STATED TASK :: Please arrange the lines below as a numbered list, beginning with the first line and stopping after the line that contains "<instances>", with both of those lines included. Omit any blank lines.

(Saved data entries)
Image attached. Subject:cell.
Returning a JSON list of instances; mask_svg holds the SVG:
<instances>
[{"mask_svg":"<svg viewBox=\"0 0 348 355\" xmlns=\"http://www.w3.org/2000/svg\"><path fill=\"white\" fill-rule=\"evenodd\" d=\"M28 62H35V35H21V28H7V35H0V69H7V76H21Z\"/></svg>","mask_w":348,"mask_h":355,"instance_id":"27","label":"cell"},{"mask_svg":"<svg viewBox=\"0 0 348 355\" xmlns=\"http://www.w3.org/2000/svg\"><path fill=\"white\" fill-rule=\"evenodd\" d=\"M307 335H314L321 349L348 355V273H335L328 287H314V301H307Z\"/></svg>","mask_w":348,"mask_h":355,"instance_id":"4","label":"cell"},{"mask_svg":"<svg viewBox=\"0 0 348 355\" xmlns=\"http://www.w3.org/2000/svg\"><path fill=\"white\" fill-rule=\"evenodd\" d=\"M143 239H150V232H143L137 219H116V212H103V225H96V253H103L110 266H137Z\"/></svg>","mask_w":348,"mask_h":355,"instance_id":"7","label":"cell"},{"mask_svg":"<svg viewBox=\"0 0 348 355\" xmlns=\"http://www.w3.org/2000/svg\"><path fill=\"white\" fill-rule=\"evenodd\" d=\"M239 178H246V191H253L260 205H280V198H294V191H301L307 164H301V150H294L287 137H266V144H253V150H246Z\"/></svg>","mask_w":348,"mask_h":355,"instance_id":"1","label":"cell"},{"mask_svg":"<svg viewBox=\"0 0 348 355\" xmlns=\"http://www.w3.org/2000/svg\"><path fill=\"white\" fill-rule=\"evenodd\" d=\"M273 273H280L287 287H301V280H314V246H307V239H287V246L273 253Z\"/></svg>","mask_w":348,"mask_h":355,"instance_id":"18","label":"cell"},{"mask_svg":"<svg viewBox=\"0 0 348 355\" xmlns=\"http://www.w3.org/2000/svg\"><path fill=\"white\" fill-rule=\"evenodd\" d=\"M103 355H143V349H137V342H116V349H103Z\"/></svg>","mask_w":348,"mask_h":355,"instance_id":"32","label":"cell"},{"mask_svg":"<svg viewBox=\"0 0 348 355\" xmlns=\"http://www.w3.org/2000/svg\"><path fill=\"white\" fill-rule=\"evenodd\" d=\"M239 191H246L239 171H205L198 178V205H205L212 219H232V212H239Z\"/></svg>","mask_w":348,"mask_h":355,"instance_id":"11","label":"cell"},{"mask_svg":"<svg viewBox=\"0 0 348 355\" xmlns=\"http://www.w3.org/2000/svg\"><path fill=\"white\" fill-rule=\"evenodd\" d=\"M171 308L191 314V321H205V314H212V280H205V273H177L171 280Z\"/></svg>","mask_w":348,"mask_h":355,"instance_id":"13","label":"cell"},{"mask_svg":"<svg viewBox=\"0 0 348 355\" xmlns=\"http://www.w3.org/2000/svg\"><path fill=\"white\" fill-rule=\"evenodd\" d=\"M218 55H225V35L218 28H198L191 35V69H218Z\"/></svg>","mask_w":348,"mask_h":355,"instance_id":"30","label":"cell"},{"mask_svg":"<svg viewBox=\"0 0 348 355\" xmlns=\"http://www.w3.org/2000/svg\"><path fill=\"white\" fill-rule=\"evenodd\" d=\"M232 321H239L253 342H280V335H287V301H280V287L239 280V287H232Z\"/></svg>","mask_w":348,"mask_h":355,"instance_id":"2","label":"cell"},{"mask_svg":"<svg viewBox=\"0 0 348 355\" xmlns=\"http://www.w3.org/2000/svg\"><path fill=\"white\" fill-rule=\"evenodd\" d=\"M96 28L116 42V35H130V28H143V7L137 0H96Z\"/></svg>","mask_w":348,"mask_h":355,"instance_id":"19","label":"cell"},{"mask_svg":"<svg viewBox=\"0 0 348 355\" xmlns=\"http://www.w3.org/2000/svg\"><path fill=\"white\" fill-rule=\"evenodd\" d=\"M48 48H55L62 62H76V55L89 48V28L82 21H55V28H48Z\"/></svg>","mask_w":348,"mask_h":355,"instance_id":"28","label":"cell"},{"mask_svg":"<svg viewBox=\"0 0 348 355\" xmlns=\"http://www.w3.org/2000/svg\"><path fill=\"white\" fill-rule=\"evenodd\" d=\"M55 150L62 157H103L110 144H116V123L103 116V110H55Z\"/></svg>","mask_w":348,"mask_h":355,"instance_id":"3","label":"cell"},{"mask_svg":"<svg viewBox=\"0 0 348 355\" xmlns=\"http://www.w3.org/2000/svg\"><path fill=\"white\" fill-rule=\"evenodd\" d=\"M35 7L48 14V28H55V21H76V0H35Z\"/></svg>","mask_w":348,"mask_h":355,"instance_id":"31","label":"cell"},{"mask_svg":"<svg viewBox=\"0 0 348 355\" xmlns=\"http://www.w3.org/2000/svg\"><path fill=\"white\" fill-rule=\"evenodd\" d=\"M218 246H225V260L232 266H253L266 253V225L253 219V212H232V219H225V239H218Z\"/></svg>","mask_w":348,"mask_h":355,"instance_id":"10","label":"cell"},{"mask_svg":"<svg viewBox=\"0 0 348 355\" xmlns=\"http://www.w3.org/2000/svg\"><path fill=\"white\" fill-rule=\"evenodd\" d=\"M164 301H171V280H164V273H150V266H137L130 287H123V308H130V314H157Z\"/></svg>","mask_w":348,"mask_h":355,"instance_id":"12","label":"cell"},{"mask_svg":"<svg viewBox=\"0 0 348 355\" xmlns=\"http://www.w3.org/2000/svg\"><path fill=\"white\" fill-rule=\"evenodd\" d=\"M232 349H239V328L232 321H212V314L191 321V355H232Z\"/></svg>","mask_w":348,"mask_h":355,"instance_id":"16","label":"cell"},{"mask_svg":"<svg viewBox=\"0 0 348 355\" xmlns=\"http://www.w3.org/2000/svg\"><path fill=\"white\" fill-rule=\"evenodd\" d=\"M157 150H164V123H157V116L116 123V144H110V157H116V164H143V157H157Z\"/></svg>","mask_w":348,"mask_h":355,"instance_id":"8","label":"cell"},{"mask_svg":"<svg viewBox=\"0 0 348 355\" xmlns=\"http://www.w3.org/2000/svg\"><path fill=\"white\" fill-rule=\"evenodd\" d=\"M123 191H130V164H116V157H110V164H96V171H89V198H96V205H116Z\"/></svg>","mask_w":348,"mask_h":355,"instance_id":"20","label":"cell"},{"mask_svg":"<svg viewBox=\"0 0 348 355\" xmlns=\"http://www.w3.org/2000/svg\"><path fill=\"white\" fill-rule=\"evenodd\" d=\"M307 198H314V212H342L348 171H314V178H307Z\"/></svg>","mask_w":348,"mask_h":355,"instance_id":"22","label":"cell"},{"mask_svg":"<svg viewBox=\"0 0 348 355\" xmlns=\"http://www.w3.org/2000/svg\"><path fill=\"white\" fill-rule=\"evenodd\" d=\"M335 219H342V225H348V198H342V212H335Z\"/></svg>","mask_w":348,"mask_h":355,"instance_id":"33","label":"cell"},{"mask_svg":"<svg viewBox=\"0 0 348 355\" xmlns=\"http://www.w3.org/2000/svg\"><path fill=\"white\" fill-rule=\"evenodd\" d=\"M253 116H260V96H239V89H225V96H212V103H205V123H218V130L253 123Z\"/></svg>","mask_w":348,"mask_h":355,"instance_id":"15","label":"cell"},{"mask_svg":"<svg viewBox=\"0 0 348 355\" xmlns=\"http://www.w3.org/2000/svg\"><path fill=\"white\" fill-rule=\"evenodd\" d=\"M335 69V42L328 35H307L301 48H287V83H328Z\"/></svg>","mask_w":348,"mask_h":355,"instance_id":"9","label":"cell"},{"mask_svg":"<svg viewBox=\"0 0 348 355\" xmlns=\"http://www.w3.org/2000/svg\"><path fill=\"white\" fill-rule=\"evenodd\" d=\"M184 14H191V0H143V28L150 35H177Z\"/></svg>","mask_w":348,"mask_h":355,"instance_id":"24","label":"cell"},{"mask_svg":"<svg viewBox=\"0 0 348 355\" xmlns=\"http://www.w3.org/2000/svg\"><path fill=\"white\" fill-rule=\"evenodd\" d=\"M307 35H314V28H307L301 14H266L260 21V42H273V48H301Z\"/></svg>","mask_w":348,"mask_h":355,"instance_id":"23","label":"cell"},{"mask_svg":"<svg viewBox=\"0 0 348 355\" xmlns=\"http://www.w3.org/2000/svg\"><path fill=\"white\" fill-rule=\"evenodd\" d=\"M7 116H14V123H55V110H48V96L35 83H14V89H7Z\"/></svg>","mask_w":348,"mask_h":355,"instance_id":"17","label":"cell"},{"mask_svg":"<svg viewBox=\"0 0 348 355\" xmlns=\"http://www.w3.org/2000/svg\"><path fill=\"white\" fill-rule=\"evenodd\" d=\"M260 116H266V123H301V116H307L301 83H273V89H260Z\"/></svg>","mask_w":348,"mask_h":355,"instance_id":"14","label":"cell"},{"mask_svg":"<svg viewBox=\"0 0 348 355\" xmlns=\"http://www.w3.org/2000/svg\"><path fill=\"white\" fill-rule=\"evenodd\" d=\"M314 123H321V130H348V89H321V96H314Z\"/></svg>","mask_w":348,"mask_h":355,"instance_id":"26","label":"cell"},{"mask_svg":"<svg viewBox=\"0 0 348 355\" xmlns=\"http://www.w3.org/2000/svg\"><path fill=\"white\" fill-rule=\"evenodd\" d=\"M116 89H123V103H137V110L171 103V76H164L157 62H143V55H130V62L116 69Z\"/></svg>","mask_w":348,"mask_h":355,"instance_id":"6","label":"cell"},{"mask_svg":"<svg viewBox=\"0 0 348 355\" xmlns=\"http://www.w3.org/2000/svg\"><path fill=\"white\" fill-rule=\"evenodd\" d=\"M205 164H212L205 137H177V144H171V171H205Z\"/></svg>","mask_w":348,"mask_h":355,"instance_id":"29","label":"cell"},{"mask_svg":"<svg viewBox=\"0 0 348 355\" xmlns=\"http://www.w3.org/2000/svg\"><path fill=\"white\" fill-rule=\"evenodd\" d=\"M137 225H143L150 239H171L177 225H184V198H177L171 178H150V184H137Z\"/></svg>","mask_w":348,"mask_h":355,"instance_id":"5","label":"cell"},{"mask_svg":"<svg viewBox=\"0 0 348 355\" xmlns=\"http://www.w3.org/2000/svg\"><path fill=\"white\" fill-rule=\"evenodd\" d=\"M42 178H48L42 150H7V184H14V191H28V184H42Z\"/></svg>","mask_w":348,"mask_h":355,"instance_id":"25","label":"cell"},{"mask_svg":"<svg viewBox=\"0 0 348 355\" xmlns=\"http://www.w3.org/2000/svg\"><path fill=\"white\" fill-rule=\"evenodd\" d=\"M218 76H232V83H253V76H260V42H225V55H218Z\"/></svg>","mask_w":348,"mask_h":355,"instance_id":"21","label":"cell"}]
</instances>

FINAL RESULT ::
1. Image attached. Subject:cell.
2. Returning a JSON list of instances; mask_svg holds the SVG:
3. <instances>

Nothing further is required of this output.